Humans ‘could learn to hibernate’ – revolutionising surgery and space travel

Humans could learn to hibernate like our ancestors in a bid to revolutionise surgery and even establish better space travel, according to experts.

Hibernation means more than just a nice long sleep. As NASA looks to longer interplanetary and perhaps one day interstellar voyages, being able to sleep through months or even years of deep space travel would not only cut down on boredom, it would be a great way to conserve resources.

And according to Kelly Drew, a scientist at the University of Alaska’s Institute of Arctic Biology, it's "very possible that humans could hibernate" in the near future – which could be a very useful option.

Being able to induce hibernation would be a powerful tool for doctors.

Putting a patient to sleep for extended periods would open the door to a wider range of treatments.

And of course there’s always the possibility of putting a patient with a dangerous condition to sleep until new treatment options emerge.

At the University of Maryland, surgeon Samuel Tisherman is already successfully testing a rapid-cooling technique to put accident victims into a type of suspended animation that he calls “emergency preservation and resuscitation”.

He told New Scientist: “I want to make clear that we’re not trying to send people off to Saturn.”

“We’re trying to buy ourselves more time to save lives.”

But human hibernation is not necessarily as futuristic as Sci-Fi movies might have you believe.

According to the British Medical Journal, Russian peasants in the late 1800s were routinely shutting down their bodies and living on a few scraps of bread and water during the punishing Siberian winters.

“This custom has existed among them from time immemorial,” says an article published in the prestigious medical periodical in 1900.

It adds: “At the first fall of snow the whole family gathers round the stove, lies down…and quietly goes to sleep.”

Going further back, a team led by paleoanthropologist Juan-Luis Arsuaga has made some intriguing discoveries in a cave called Sima de los Huesos – the pit of bones – at Atapuerca, near Burgos in northern Spain.

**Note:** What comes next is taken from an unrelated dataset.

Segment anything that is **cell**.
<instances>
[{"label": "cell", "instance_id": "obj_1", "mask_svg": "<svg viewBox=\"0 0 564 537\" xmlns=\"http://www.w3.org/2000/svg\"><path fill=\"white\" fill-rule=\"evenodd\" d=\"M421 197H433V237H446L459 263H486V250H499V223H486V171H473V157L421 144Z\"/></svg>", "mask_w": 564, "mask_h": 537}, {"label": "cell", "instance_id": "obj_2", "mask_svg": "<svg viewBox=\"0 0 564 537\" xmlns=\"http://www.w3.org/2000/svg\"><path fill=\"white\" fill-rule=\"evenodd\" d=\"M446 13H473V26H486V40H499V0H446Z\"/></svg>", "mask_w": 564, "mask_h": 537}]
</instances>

While the researchers admit the idea “may sound like science fiction” they have found that the bones of early humans that lived some 400,000 years ago show signs of season-long shutdowns that may have been some form of hibernation.

While northern Spain might not have been as hostile an environment as northern Canada, even during an Ice Age, Arsuaga explains that the cold dry conditions of the time “could not have provided enough fat-rich food for the people of Sima during the harsh winter… making them resort to cave hibernation”.

Now scientists may have taken the first early steps towards bringing hibernation back.

Research scientist Marina Blanco has taught some of mankind’s distant relatives who to hibernate again, decades after they lost the habit through living in a nice warm zoo.

By carefully controlling the listing and temperature of the dwarf lemur enclosure at Duke Lemur Centre in Durham, North Carolina she triggered hibernation in creatures that hadn’t done so in generations.

The little creatures, despite being warm-blooded primates just like us, can reduce their body temperature and slow their metabolisms until their bodies need just 2% of the energy they’d require normally.

Apart from space travel and surgery, there might be another hidden bonus to hibernation. Dwarf lemurs live for far longer than close relatives that don’t hibernate.

Marina Blanco speculates that an occasional shutdown could lead to a greatly increased lifespan.

"But until now, if you wanted to study hibernation in these primates, you needed to go to Madagascar to find them in the act," she said. "Now we can study hibernation here and do more close monitoring.”